## Registros proporcionados
>>

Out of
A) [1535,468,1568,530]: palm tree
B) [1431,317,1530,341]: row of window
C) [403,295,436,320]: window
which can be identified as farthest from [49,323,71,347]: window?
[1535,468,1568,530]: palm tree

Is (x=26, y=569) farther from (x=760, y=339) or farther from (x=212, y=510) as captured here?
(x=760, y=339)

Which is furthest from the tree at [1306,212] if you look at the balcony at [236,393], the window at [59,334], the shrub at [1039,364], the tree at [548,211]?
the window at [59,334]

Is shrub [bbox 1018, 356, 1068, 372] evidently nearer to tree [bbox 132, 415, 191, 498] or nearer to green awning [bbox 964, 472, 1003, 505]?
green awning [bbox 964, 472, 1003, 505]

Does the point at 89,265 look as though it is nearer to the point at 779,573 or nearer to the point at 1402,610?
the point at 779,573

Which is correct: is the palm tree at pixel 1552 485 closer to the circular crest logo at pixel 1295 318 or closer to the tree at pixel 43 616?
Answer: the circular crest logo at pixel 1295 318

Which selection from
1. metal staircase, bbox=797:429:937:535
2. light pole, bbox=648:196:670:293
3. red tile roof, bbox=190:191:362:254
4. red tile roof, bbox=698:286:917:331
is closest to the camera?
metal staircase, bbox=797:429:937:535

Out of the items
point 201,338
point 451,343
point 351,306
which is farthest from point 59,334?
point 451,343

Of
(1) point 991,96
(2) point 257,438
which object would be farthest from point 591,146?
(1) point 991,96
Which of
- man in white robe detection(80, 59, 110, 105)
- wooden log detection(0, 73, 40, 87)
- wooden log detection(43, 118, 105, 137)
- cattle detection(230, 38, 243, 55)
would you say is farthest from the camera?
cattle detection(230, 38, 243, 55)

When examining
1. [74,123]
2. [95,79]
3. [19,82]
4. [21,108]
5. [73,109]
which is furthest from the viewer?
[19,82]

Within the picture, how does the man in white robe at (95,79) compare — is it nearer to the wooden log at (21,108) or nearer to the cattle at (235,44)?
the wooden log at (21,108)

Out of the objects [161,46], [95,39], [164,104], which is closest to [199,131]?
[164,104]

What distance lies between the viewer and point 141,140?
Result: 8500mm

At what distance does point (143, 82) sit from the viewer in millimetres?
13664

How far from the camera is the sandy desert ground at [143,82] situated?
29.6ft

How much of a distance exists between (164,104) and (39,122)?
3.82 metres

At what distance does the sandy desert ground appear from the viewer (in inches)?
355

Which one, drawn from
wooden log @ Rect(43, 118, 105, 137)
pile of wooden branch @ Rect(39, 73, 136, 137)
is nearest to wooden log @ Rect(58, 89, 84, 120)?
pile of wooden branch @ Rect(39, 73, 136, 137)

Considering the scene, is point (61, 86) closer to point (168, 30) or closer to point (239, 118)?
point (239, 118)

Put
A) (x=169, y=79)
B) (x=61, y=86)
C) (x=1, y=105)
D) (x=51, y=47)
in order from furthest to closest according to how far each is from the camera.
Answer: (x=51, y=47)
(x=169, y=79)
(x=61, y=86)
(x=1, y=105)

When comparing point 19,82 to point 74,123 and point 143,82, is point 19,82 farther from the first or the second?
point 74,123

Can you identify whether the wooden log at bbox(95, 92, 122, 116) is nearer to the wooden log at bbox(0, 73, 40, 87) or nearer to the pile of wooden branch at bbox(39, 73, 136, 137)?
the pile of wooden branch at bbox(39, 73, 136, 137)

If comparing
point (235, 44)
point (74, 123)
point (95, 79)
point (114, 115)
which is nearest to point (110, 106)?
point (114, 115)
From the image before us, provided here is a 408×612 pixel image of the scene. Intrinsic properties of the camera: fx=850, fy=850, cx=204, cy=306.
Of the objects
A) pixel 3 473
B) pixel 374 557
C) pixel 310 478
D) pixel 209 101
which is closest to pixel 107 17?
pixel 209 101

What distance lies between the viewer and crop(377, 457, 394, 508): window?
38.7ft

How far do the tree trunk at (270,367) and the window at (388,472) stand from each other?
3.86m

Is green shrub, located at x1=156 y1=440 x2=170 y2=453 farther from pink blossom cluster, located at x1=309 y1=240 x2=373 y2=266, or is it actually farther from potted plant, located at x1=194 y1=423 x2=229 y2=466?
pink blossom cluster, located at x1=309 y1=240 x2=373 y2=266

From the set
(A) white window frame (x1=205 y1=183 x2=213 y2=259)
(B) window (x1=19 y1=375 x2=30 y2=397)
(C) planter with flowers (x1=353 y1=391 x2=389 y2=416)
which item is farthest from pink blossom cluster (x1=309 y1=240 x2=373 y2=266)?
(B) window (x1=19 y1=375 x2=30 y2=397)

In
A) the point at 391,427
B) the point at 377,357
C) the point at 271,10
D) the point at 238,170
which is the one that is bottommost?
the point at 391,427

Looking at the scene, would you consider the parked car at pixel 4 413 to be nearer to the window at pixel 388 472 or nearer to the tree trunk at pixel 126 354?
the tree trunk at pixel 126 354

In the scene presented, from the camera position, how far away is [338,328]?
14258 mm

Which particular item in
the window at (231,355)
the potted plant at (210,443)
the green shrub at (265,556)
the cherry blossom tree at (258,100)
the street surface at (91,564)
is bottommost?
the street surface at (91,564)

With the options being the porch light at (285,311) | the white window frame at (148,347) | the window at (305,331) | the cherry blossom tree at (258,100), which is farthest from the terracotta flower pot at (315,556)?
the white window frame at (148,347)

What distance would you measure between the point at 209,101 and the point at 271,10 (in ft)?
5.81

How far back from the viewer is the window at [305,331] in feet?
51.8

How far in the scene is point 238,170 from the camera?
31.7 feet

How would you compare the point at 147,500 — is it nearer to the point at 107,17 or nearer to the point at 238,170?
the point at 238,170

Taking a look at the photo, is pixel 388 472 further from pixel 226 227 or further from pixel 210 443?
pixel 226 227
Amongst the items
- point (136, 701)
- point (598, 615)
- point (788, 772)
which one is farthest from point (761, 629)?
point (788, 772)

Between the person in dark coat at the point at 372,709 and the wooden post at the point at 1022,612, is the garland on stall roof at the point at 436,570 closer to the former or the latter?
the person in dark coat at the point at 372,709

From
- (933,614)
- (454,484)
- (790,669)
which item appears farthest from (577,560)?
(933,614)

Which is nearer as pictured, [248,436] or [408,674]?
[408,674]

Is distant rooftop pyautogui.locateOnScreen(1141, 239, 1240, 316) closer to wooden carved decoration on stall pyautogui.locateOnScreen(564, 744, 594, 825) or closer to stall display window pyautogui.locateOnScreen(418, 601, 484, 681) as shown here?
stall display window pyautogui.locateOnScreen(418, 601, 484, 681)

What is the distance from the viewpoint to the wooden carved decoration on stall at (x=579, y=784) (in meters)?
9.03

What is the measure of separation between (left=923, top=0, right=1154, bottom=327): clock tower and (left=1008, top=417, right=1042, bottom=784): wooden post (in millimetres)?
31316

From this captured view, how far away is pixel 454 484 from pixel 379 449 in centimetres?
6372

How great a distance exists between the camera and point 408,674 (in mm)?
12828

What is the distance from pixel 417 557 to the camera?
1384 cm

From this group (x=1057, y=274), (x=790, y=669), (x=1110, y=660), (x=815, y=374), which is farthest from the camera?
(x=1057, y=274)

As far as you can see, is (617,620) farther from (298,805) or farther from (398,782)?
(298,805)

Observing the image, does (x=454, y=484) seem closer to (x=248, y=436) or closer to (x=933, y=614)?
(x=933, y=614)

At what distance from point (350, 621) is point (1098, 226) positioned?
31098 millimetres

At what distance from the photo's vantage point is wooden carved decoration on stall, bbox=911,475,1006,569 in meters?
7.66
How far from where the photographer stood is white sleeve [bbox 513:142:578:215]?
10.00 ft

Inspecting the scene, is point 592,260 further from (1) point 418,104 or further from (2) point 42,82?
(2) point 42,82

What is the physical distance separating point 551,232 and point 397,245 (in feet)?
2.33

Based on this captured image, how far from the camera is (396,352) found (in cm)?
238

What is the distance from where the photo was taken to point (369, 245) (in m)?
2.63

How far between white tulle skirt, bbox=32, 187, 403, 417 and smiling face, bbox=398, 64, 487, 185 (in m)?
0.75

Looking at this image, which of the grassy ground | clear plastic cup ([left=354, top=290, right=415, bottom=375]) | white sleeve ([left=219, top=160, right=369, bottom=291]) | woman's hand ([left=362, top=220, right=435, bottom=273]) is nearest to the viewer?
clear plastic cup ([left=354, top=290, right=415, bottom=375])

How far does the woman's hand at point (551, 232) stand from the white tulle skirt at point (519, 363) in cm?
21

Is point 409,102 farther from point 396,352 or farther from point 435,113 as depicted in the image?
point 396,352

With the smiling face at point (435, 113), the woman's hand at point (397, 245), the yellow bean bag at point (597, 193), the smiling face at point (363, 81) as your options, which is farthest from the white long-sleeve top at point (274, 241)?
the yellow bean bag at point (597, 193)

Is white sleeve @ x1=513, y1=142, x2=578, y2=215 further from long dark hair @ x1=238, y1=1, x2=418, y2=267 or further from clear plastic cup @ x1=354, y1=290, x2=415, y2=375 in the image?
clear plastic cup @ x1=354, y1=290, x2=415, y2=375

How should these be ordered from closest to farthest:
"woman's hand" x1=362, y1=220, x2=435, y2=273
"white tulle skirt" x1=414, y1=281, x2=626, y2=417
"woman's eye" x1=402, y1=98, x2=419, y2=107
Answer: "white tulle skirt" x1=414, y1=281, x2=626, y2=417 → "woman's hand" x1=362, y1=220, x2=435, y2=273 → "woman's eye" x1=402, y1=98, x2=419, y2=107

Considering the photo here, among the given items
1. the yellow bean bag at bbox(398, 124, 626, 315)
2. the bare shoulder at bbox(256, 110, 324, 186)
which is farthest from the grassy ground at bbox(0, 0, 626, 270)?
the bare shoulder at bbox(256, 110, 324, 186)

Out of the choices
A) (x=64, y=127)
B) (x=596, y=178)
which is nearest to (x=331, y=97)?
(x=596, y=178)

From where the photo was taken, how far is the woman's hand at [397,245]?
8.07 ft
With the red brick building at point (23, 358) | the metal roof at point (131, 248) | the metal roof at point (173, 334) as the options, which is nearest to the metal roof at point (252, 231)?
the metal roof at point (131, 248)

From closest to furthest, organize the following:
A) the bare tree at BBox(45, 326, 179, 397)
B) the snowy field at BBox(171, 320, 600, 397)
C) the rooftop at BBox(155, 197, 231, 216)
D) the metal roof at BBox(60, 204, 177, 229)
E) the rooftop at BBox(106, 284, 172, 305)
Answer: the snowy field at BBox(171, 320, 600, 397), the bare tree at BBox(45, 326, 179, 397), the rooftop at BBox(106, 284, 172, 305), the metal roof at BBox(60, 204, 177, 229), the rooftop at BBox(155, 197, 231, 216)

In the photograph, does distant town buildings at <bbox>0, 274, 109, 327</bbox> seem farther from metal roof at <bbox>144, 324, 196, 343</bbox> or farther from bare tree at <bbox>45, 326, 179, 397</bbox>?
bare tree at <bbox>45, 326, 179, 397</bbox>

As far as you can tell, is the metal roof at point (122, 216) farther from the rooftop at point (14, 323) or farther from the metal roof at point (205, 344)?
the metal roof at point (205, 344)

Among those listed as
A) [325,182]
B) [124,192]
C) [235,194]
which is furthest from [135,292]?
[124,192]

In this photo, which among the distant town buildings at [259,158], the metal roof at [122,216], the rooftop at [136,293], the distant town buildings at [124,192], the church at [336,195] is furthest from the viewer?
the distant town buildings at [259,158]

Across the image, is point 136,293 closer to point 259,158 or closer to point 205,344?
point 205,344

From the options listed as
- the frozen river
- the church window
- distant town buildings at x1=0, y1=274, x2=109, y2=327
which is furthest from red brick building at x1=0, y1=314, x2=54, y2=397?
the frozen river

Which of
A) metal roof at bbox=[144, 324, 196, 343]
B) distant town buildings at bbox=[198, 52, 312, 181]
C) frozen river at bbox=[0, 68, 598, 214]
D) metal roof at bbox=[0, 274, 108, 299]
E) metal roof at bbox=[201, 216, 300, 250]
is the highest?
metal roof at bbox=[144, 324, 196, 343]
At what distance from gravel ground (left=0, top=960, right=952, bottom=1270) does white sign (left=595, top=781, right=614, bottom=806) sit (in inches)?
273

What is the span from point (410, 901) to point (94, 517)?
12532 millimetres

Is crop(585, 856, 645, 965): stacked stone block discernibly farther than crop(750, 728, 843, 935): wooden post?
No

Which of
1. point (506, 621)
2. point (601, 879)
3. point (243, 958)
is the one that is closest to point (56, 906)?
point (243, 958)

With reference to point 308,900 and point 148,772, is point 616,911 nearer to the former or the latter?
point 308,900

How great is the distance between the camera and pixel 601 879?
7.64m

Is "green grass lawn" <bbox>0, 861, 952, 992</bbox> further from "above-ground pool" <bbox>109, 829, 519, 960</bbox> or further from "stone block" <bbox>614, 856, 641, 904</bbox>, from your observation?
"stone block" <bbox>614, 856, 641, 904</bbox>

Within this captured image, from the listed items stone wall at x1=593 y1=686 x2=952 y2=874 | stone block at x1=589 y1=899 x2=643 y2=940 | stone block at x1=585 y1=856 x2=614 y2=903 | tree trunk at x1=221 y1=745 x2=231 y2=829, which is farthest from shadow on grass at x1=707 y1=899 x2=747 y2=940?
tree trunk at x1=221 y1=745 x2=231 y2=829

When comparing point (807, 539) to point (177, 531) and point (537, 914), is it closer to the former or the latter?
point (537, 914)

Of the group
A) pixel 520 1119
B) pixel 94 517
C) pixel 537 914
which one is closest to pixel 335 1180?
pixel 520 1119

<<

## Objetivo
Cambie "shrub" por "bush" en los registros desde el inicio hasta la línea que contiene "Answer: the circular", ambas incluidas, y reproduzca solo esas líneas sin alterar nada más.

## Respuesta del ejercicio
Out of
A) [1535,468,1568,530]: palm tree
B) [1431,317,1530,341]: row of window
C) [403,295,436,320]: window
which can be identified as farthest from [49,323,71,347]: window?
[1535,468,1568,530]: palm tree

Is (x=26, y=569) farther from (x=760, y=339) or farther from (x=212, y=510) as captured here?
(x=760, y=339)

Which is furthest from the tree at [1306,212] if you look at the balcony at [236,393], the window at [59,334], the bush at [1039,364], the tree at [548,211]?
the window at [59,334]

Is bush [bbox 1018, 356, 1068, 372] evidently nearer to tree [bbox 132, 415, 191, 498] or nearer to green awning [bbox 964, 472, 1003, 505]?
green awning [bbox 964, 472, 1003, 505]

Does the point at 89,265 look as though it is nearer to the point at 779,573 or nearer to the point at 1402,610?
the point at 779,573

Which is correct: is the palm tree at pixel 1552 485 closer to the circular crest logo at pixel 1295 318 or closer to the tree at pixel 43 616?
Answer: the circular crest logo at pixel 1295 318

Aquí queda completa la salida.